[START OF THE RECORDS]

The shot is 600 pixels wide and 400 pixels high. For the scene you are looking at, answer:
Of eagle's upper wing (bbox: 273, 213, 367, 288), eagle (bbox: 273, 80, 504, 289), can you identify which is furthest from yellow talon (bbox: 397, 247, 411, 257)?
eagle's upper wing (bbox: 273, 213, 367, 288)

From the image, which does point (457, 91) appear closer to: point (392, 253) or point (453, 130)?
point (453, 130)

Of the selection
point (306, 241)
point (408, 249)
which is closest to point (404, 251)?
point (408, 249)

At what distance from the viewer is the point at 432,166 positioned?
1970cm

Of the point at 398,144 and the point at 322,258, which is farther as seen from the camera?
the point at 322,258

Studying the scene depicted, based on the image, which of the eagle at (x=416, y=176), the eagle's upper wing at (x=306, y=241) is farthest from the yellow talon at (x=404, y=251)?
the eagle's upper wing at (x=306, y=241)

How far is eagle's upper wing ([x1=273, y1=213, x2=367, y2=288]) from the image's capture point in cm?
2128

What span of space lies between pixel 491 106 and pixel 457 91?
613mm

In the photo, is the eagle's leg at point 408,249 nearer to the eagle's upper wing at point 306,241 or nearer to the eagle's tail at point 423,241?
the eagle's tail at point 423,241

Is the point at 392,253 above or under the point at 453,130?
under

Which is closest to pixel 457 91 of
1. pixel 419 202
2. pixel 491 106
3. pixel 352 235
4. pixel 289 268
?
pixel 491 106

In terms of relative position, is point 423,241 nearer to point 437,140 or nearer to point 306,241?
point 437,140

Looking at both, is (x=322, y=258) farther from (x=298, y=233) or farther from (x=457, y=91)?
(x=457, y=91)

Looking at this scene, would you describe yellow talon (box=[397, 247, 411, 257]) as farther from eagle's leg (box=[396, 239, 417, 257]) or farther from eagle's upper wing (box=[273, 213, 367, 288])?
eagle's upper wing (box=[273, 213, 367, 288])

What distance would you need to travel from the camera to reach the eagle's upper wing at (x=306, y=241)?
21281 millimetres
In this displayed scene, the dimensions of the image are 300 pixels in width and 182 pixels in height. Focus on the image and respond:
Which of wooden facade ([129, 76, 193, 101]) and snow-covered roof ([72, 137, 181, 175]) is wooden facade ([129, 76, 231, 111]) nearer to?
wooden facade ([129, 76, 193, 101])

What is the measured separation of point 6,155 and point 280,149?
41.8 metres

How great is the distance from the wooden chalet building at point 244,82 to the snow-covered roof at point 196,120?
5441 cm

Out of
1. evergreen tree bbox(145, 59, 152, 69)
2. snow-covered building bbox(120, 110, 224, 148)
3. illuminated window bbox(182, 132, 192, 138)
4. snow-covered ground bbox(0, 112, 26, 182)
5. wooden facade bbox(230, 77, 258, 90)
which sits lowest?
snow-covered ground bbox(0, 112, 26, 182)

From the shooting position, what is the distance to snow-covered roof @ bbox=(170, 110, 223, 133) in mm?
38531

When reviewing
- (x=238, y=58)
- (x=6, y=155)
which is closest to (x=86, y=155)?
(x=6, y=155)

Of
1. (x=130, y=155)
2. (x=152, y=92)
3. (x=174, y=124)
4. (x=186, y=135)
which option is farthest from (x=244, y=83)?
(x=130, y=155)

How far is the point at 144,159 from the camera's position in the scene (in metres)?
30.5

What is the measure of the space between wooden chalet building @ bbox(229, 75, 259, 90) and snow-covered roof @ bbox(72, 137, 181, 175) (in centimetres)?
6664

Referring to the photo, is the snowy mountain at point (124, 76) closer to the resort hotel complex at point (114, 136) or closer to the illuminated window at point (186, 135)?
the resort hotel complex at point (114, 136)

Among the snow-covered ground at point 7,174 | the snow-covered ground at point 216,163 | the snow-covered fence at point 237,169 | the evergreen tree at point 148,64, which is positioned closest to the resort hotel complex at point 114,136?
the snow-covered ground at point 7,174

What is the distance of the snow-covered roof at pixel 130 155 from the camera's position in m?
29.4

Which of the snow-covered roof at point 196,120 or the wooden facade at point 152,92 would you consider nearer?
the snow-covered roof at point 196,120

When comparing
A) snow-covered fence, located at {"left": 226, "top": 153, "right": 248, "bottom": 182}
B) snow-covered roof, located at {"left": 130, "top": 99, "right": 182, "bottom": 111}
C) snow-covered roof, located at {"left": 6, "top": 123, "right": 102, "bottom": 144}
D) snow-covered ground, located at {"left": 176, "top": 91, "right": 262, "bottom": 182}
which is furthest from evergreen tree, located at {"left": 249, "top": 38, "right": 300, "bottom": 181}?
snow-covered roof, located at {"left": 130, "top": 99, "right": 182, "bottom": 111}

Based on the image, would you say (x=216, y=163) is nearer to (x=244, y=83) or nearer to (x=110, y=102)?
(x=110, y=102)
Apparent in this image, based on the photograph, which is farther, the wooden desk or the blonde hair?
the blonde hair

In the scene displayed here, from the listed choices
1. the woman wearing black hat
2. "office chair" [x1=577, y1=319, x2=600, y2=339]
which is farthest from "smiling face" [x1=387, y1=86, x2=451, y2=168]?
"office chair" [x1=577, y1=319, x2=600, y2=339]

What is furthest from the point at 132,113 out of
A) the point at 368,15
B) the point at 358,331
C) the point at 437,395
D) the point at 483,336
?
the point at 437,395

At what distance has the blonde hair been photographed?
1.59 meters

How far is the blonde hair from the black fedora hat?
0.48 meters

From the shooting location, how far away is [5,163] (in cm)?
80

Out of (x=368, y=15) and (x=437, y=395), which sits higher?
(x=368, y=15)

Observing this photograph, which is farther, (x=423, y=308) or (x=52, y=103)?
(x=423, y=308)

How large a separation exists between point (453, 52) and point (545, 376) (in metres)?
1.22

[END OF THE RECORDS]

■ PROMPT
Lay out the lines as a Markdown table with the columns "No." and "Line", starting with the line that contains "What is furthest" and going on through the final line of the rows. Leave out blank lines.

■ ANSWER BELOW
| No. | Line |
|---|---|
| 1 | What is furthest from the point at 132,113 out of |
| 2 | A) the point at 368,15 |
| 3 | B) the point at 358,331 |
| 4 | C) the point at 437,395 |
| 5 | D) the point at 483,336 |
| 6 | ? |
| 7 | the point at 437,395 |
| 8 | At what distance has the blonde hair been photographed? |
| 9 | 1.59 meters |
| 10 | How far is the blonde hair from the black fedora hat? |
| 11 | 0.48 meters |
| 12 | From the shooting location, how far away is [5,163] (in cm)? |
| 13 | 80 |
| 14 | Out of (x=368, y=15) and (x=437, y=395), which sits higher? |
| 15 | (x=368, y=15) |
| 16 | Observing this photograph, which is farther, (x=423, y=308) or (x=52, y=103)? |
| 17 | (x=423, y=308) |
| 18 | How large a separation exists between point (453, 52) and point (545, 376) (in metres)? |
| 19 | 1.22 |